А было о чем… На днях шалый ветер брызнул сквозь щели ветхого Иван Алексеичева строения, втемяшил, в голову самые необузданные мысли, сбил с панталыку. Заехал из Царевщины старый друг, Гриша Мальцев, начальник почтовой конторы. Заехал, оказывается, не от себя, а от известного Ерошина, от того самого, у которого в Царевщине собственная мельница с паровым двигателем, — да и еще во многих иных делах по округе чуялась невидимая ерошинская рука. Кроме того, томилась у Ерошина в горницах дочь Санечка, неувядаемая вдова. И этот самый Ерошин, пребывающий теперь в зените изобилия, честолюбиво закидывал удочку на Иван Алексеичеву интеллигентность…
— Ты универсант довоенного уровня, помни это, Ваня, не продешеви! — наставлял приятеля Гриша Мальцев. — Но и баба хотя… уйди — вырвусь!
И уже видел Иван Алексеич эту Санечку, не видел, а чуял скорее, как некое сладкое помраченье.
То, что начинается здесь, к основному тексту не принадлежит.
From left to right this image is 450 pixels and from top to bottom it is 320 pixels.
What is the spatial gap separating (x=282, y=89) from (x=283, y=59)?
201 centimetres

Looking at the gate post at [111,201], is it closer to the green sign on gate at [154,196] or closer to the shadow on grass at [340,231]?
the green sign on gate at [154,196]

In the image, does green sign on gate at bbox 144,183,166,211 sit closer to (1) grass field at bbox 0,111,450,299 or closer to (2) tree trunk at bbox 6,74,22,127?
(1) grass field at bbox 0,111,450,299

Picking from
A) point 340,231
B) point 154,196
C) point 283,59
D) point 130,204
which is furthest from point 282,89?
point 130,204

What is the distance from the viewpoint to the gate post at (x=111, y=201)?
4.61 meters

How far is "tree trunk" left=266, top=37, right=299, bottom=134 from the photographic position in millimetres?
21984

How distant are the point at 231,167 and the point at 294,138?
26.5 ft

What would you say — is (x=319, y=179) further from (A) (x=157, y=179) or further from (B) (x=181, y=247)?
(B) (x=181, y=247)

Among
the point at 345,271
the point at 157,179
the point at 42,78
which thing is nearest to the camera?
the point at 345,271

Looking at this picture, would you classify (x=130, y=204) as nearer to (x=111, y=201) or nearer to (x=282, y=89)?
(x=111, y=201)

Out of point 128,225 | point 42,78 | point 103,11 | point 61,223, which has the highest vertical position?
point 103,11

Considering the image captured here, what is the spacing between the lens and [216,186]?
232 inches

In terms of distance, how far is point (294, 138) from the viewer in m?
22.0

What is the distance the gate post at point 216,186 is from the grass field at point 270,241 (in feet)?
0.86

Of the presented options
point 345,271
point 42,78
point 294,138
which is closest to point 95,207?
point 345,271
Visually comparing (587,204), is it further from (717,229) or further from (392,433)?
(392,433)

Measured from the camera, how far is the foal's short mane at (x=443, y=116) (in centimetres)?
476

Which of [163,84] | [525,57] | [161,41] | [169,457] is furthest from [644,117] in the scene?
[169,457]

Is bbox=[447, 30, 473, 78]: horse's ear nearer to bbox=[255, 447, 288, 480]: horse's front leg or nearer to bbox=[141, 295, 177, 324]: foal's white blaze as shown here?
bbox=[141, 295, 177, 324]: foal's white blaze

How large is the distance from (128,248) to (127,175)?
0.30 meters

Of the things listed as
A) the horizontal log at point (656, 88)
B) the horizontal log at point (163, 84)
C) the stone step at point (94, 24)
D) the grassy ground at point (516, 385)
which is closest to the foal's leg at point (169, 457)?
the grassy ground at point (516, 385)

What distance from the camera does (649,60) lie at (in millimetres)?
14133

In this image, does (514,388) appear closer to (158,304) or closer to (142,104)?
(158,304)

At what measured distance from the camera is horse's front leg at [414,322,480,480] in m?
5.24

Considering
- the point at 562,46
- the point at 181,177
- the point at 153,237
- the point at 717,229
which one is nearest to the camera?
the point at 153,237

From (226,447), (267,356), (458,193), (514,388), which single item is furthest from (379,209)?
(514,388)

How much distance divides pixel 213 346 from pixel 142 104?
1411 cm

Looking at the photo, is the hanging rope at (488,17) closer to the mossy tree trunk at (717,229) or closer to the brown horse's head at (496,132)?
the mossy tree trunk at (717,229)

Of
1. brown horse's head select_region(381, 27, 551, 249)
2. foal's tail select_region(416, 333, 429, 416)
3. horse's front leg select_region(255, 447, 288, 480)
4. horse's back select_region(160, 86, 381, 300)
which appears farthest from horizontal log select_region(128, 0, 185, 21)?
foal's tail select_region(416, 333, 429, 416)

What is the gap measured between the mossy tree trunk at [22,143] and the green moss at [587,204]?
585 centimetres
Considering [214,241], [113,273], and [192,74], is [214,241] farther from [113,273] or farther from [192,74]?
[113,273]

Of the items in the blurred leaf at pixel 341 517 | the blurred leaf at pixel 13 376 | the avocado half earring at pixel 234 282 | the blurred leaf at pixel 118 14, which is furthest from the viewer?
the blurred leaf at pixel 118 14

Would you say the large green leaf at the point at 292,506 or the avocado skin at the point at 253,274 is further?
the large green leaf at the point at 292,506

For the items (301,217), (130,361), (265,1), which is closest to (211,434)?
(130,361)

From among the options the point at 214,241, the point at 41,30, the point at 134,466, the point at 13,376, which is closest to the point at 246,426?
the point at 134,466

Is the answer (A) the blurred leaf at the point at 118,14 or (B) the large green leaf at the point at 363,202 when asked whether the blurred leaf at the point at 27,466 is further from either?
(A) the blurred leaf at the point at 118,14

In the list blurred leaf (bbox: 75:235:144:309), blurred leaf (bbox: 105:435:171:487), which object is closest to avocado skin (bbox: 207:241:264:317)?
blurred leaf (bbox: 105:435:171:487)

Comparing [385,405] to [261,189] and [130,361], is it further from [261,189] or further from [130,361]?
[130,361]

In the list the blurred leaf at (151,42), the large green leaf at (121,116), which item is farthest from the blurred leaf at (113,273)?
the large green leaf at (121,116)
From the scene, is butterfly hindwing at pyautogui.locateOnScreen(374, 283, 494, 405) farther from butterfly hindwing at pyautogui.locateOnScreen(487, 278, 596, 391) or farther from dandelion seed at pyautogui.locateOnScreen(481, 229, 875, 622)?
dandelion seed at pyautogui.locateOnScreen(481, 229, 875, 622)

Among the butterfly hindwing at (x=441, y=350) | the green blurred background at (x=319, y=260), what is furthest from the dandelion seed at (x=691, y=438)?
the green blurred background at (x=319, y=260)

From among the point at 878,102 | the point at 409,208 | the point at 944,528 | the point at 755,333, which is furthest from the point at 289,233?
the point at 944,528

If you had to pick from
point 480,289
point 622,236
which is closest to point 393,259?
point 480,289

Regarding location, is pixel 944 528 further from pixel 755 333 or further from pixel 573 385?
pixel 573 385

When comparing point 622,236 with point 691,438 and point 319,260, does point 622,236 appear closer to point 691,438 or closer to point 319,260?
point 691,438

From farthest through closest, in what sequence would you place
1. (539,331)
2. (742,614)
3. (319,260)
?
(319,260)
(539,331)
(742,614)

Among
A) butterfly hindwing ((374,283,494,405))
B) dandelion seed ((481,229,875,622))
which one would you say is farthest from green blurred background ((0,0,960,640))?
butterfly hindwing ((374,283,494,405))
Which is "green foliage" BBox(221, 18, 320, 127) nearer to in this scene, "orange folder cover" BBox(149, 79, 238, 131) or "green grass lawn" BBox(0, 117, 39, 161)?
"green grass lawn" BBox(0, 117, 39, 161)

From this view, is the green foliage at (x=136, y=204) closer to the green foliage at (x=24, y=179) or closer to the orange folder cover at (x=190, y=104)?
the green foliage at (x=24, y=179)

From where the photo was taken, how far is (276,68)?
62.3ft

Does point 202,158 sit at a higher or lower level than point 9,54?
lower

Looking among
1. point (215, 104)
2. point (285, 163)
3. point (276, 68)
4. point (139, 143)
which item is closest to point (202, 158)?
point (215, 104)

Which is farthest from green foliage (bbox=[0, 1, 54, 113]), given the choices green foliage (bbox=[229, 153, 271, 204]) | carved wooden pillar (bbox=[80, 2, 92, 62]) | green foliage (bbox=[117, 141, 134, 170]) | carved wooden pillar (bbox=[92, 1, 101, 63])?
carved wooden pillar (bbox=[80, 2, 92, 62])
Лицо у нее… ну, какое у нее лицо? Кудерьки — желтыми теплыми кольцами на лоб, на херувимские щечки. Около смешливых искорчатых глаз — налив такой сиреневый, застоялый… И вся Санечка — этакая ленивая, балованная, игручая. Подойдешь, дотронешься ладонью до теплого… Тут полезли в голову Иван Алексеича разные приятности, такие, что невозможно стало лежать. Выскочил волчком из-под одеяла и, обжигая ноги об ледяной пол, затопал к зеркалу.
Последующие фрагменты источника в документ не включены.